Scene-based spatial questions:
-- BEGIN --
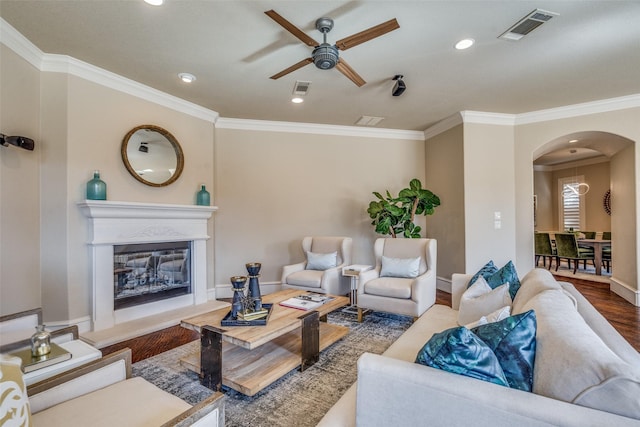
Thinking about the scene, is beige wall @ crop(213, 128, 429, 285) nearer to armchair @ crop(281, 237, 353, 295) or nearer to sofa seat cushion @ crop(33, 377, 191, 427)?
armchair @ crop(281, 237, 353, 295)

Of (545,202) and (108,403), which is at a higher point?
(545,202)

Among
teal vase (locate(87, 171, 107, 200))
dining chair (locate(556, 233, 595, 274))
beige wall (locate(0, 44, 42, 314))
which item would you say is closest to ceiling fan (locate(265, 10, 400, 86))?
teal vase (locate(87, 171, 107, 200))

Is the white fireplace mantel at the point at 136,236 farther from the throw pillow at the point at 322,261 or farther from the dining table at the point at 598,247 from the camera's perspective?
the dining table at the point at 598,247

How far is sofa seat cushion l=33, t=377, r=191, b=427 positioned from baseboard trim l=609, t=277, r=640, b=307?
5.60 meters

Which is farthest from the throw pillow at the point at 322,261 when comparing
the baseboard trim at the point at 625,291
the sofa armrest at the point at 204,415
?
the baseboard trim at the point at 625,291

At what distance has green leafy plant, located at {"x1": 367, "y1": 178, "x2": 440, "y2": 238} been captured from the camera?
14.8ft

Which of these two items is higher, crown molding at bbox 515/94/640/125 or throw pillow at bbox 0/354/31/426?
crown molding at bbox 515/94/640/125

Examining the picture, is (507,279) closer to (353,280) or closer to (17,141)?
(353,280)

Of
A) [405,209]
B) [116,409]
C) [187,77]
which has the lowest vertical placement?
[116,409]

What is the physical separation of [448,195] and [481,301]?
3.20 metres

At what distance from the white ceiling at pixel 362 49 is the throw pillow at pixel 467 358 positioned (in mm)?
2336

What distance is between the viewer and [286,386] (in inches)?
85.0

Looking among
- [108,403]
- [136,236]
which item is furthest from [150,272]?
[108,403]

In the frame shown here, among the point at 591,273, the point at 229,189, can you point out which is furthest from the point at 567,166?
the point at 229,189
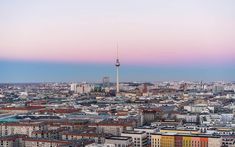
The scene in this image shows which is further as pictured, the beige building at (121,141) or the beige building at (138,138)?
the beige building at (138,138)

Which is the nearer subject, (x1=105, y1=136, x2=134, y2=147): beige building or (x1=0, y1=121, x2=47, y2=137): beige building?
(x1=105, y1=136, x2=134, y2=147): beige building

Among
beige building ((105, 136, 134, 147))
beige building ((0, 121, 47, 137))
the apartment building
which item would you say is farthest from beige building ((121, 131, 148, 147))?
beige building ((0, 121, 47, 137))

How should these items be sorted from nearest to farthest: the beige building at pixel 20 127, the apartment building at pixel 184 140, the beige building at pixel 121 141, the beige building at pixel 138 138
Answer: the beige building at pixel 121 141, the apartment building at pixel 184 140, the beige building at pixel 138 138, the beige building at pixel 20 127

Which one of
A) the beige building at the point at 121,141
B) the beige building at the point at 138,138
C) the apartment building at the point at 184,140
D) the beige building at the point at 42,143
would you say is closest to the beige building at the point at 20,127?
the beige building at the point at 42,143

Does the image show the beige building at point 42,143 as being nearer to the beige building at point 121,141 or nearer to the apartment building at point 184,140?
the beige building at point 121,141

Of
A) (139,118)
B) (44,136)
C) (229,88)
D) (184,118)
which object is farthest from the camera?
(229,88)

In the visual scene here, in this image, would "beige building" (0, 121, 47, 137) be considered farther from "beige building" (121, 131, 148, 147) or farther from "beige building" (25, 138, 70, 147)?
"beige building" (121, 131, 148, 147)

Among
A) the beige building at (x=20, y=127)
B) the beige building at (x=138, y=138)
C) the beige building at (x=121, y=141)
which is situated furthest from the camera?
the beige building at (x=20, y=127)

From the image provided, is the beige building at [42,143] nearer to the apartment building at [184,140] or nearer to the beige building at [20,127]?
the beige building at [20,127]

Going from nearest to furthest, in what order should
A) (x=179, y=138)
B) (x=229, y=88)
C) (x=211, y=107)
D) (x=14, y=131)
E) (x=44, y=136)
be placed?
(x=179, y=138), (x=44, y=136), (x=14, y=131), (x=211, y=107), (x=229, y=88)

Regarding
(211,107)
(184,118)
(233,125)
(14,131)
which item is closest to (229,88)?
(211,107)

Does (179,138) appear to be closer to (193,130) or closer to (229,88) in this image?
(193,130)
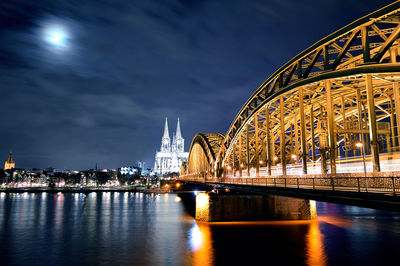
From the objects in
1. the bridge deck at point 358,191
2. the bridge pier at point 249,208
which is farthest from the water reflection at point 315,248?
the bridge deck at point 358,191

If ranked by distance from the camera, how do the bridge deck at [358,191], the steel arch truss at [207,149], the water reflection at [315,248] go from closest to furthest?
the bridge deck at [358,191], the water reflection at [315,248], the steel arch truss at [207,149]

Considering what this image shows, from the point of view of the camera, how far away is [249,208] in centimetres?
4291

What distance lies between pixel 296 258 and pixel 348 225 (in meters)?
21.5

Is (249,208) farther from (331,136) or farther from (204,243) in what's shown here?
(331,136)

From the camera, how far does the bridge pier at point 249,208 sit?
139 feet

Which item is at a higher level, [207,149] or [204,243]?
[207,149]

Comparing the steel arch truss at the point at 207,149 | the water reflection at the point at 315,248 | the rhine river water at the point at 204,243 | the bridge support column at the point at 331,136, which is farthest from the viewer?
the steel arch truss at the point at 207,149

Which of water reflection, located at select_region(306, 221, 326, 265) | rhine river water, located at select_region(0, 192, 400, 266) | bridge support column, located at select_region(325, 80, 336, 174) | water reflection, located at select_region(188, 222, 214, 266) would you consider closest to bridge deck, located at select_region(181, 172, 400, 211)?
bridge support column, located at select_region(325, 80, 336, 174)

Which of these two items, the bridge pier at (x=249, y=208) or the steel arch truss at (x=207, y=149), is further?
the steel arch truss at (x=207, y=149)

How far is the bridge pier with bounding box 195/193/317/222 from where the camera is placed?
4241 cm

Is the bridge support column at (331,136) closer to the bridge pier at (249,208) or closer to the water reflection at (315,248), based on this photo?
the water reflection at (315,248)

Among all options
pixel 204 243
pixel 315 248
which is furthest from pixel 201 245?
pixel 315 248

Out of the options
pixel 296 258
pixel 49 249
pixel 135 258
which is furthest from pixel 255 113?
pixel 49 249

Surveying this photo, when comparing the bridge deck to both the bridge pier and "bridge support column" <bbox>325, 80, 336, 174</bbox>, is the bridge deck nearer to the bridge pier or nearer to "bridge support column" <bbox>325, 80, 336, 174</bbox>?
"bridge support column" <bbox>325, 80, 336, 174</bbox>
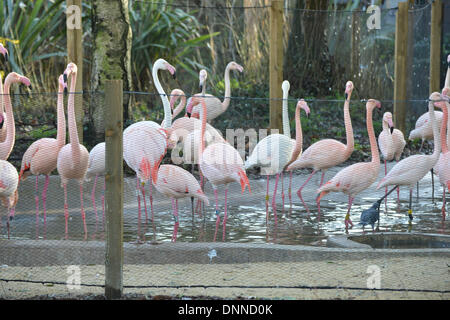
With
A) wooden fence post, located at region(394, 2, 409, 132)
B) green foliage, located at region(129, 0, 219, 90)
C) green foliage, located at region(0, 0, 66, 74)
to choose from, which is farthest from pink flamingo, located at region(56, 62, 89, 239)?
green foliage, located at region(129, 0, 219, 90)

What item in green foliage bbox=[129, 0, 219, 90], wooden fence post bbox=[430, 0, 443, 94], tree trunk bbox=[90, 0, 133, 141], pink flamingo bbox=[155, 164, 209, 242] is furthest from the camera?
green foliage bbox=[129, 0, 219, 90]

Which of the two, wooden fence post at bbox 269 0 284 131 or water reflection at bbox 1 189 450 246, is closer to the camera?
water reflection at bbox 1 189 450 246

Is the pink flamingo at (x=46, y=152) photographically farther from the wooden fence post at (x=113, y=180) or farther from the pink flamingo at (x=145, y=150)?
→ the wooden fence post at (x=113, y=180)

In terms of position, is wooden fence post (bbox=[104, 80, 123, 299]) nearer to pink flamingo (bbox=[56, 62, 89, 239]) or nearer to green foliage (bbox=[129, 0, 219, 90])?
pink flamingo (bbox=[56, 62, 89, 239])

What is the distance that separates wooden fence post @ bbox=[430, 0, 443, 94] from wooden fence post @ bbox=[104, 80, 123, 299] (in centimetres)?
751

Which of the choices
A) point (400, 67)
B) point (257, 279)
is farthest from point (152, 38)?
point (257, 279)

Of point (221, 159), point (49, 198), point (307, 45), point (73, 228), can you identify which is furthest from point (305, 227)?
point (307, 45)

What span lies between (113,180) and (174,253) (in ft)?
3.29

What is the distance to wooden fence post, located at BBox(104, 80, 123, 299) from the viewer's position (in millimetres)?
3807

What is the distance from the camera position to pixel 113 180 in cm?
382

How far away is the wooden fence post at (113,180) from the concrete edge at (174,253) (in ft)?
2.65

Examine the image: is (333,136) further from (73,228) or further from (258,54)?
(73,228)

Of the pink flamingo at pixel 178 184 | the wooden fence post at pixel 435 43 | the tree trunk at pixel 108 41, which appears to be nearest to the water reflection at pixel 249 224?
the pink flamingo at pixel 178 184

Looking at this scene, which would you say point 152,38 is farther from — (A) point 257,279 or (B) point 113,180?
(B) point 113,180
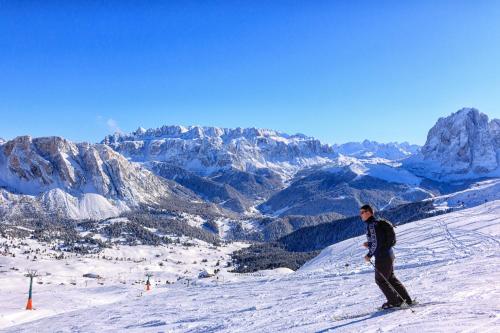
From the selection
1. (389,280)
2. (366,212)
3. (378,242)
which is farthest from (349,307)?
-- END --
Problem statement: Format the stretch from the line containing "Examine the image: is" through the end of the entries as a JSON array of strings, one string per line and blank lines omitted. Exclude the picture placeholders.

Full answer:
[
  "Examine the image: is (333,136) further from (73,228) or further from (258,54)?",
  "(73,228)",
  "Of the pink flamingo at pixel 178 184 | the wooden fence post at pixel 435 43 | the tree trunk at pixel 108 41, which appears to be nearest to the water reflection at pixel 249 224?",
  "the pink flamingo at pixel 178 184",
  "Looking at this scene, which would you say point 152,38 is farther from — (A) point 257,279 or (B) point 113,180?",
  "(B) point 113,180",
  "From the selection",
  "1. (389,280)",
  "2. (366,212)",
  "3. (378,242)",
  "which is farthest from (349,307)?"
]